I was in my office a short hop from Burnside Street, polishing off an egg salad sandwich, leafing through a back issue of True Detective, hoping the phone would ring with a new client before the landlord showed up.
I’m Miles M. Brodie, Attorney at Law. My practice isn’t much to brag about, but it pays the rent most months with enough left over to keep Fern happy. She’s my secretary. Fern can type faster than a pigeon pecking popcorn, knows how to con the building manager out of a parking slot for my old clunker, and she’s got hellish street smarts. The real kicker in her resume is her knack for getting enough goods on who’s being poked by the Multnomah Circuit Court Bench to count for a few favors, and we know how to keep out of each other’s way.
“Hey, you gotta call.” She stuck her head in the door and snapped her gum. Fern always had a wad in her mouth, helped her kick the weed she’d tell me whenever I lit up. I figured her desk anchored with all the dried Wrigley’s stuck underneath must weigh more than my mother-in-law’s buxom La Salle. “I said you just got back from court.”
“What kind of case am I winning?”
She grinned. “This time it was the heart breaker – the triplets’ mom whose lout of a husband moved his lover into the upstairs spare bedroom and screwed her silly while the crippled wifey rinsed the dirty nappies downstairs. Gets ‘em every time.”
“Fern, remind me to give you a raise next payday.”
“You still owe me for the last payday.”
I ditched the egg salad and made a grab for the telephone. “So who is this poor, wronged woman?”
“Name’s Melba Malone, and she’s got a sweet voice, Brodie. Be gentle.” She flashed a thumbs-up for luck and closed the door. Before I wiped the mayo sauce off my cuff, I heard her typewriter clacking.

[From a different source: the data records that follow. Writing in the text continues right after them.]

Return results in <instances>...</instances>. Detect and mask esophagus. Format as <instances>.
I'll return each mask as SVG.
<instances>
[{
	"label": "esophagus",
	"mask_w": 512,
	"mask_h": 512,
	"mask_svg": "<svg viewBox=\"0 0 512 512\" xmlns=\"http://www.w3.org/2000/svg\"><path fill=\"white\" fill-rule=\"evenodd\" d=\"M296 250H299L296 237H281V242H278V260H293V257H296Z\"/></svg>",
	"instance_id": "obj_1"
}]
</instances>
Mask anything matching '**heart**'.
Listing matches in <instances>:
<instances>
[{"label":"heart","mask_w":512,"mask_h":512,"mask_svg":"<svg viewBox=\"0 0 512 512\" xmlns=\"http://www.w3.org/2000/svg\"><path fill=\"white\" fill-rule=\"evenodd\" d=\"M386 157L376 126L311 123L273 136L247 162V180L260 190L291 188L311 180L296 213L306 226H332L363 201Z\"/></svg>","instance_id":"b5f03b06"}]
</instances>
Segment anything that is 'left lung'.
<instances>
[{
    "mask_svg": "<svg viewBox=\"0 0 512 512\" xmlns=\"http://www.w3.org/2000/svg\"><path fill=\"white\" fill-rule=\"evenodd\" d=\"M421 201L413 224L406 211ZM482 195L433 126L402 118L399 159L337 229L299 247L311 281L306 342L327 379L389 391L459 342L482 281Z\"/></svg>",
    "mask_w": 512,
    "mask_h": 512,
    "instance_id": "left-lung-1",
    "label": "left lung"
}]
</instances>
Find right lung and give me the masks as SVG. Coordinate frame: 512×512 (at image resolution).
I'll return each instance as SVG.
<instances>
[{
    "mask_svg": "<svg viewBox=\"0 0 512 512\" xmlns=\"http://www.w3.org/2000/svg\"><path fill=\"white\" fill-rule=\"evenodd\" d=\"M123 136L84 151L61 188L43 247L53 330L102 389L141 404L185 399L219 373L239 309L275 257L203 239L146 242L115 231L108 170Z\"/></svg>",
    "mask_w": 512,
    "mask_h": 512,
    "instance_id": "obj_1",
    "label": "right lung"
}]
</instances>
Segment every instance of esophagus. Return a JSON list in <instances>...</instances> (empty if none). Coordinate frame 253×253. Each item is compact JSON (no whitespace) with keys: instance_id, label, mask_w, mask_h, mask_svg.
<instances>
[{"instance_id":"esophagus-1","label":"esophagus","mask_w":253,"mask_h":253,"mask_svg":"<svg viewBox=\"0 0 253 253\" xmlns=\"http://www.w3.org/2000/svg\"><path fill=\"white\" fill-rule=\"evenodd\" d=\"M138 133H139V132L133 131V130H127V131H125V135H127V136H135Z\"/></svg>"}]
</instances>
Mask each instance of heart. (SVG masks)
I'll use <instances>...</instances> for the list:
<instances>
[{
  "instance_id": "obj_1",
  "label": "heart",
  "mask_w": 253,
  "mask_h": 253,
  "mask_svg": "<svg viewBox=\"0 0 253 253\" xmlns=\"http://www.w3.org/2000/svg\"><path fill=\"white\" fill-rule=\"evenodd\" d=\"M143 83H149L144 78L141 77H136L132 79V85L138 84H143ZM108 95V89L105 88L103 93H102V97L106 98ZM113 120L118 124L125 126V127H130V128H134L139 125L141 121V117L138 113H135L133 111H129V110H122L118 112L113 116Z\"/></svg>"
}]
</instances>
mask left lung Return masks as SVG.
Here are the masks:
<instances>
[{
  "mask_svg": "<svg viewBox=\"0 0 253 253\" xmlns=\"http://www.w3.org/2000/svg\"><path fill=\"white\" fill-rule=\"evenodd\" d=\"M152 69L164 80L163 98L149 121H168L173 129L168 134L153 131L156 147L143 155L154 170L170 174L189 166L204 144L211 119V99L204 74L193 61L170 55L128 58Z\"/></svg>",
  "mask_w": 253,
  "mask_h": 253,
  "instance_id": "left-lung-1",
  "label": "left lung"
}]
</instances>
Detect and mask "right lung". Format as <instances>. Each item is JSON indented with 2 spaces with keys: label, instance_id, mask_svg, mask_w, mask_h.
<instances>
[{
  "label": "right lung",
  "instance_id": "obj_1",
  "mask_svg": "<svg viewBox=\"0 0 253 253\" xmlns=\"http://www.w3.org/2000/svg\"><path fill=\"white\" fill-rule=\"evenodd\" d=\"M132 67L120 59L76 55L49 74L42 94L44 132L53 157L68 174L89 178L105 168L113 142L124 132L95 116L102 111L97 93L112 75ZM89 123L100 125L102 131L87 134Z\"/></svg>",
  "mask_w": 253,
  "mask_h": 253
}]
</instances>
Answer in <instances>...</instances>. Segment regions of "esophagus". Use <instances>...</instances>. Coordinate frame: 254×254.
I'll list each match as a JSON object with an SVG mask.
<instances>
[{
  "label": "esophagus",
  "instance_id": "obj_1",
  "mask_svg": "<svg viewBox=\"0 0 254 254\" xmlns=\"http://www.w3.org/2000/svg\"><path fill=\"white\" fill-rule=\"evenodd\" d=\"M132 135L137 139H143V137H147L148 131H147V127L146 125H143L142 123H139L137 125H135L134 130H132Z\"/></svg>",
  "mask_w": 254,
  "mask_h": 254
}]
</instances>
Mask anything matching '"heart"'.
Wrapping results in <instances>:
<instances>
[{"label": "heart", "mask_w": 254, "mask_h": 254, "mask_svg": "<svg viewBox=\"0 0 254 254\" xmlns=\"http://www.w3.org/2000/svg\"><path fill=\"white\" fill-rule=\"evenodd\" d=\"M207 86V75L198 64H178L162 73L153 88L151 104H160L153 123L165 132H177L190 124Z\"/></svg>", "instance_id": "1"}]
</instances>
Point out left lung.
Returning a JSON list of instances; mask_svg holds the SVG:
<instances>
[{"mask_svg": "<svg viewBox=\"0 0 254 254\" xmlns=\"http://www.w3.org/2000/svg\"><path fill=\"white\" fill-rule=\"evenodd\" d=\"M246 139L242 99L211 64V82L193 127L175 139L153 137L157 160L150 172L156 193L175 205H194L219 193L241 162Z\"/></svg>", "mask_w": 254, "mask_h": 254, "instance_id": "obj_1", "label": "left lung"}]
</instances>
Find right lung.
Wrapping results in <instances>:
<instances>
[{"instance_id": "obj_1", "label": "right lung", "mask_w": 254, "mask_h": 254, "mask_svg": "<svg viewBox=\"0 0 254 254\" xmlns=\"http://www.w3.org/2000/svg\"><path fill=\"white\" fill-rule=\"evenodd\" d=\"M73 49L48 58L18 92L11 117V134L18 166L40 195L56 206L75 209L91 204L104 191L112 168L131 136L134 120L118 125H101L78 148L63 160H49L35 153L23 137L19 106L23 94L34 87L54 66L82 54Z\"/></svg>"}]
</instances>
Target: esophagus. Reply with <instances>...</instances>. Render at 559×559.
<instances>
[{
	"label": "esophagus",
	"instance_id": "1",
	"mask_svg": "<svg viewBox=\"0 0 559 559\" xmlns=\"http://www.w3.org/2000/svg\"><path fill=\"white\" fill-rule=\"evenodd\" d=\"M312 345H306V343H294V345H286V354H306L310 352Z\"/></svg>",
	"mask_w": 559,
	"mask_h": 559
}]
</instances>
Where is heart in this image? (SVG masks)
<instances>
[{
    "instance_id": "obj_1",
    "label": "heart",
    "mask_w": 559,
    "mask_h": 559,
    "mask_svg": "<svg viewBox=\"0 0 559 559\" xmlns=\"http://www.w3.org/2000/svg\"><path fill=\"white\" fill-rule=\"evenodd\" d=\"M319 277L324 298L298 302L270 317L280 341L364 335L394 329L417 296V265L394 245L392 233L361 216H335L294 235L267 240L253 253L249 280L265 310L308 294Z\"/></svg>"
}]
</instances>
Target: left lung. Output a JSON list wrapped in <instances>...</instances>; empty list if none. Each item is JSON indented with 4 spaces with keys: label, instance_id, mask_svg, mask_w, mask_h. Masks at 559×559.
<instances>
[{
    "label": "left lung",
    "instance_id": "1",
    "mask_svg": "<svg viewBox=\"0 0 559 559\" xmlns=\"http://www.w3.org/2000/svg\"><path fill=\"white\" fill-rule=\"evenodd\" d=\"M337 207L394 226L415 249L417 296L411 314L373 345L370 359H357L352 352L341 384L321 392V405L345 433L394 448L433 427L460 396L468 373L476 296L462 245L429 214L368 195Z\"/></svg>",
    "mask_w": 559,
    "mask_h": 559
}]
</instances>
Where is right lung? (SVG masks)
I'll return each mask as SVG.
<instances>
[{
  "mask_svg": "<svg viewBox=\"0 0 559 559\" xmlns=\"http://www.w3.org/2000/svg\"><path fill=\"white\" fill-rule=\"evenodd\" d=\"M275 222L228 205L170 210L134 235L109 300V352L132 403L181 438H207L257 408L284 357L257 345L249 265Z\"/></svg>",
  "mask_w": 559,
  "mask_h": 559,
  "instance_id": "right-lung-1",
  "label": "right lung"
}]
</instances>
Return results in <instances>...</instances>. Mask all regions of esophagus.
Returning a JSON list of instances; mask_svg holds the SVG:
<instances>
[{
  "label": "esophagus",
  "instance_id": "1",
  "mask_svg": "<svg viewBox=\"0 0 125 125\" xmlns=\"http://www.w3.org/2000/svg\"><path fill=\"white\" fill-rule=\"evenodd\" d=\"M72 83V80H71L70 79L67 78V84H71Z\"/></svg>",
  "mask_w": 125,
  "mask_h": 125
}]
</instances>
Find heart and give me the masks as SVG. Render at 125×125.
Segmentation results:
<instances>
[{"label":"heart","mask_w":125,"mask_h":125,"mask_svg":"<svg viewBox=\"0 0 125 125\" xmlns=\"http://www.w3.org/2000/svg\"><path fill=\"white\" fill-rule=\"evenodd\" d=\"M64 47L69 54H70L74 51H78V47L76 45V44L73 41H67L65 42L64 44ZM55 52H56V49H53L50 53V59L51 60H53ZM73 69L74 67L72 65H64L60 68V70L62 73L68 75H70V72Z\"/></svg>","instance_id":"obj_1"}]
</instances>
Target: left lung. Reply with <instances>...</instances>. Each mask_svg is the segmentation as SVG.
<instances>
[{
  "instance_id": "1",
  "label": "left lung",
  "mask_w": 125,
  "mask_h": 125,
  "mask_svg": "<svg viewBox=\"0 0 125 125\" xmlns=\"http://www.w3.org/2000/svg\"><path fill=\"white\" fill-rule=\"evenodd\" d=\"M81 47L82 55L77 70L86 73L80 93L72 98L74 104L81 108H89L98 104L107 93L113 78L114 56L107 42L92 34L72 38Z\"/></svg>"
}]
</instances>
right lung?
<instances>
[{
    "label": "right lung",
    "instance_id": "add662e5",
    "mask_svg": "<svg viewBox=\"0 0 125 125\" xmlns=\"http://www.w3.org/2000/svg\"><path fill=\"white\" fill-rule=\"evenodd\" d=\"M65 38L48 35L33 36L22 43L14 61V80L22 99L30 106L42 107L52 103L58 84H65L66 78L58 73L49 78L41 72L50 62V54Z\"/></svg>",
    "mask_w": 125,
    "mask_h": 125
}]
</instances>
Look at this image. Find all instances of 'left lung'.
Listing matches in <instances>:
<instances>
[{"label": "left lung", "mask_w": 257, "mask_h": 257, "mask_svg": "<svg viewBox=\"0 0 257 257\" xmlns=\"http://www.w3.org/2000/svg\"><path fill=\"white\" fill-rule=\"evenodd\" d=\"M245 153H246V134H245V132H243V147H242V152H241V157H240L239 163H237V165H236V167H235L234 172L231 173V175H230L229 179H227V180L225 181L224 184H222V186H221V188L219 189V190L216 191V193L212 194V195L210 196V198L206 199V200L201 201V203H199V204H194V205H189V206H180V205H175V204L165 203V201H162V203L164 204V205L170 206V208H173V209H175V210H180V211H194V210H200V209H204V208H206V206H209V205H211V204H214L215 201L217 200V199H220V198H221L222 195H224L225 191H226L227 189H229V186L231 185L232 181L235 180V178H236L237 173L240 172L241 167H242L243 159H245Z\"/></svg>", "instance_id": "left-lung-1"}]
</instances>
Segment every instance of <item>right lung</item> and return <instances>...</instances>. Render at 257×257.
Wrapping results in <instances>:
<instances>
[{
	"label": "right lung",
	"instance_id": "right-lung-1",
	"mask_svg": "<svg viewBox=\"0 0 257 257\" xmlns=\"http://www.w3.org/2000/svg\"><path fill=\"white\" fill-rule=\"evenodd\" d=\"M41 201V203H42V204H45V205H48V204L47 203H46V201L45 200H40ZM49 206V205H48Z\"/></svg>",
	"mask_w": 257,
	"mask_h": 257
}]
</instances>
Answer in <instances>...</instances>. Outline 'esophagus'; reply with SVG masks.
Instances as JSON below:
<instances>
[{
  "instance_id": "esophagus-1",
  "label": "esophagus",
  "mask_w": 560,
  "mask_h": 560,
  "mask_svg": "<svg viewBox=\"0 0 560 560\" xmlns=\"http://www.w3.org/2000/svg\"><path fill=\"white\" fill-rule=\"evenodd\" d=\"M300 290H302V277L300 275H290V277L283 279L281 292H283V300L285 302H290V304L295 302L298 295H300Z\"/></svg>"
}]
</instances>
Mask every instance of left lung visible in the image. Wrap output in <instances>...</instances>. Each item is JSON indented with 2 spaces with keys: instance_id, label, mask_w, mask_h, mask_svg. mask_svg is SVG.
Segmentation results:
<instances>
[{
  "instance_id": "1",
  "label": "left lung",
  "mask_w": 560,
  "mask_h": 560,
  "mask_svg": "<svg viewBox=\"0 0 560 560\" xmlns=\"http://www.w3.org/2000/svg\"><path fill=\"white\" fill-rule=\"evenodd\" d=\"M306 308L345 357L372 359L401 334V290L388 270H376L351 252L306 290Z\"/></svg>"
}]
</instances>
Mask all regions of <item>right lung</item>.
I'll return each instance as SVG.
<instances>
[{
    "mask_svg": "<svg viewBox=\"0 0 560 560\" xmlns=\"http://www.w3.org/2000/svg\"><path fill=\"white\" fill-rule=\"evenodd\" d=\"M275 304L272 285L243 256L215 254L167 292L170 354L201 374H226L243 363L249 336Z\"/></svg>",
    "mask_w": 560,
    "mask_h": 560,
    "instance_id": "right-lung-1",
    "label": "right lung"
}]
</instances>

I was hoping this prospective client was another weepy-eyed, vengeful dame eager to ditch her cheating old man who’d given her the clap after a three-day Honolulu liberty when he and his shipmates poked the entire front line at Madam Maui’s. These days most of my divorce clients were referred by Doctor Freibold, the gynecologist on Flanders who handed them a sulfa-powder prescription with one hand and my calling card with the other. So this dame was either just back from the drugstore with fire in her drawers or she was some horny honey hot for the milkman or the 4-F furnace repairman.
“Miles Brodie,” I said once my fingers were unstuck. “What can I do for you, Mrs. Malone?”
“Call me Melba,” she purred like a tabby toting a belly full of fresh tuna. Fern had pegged this one.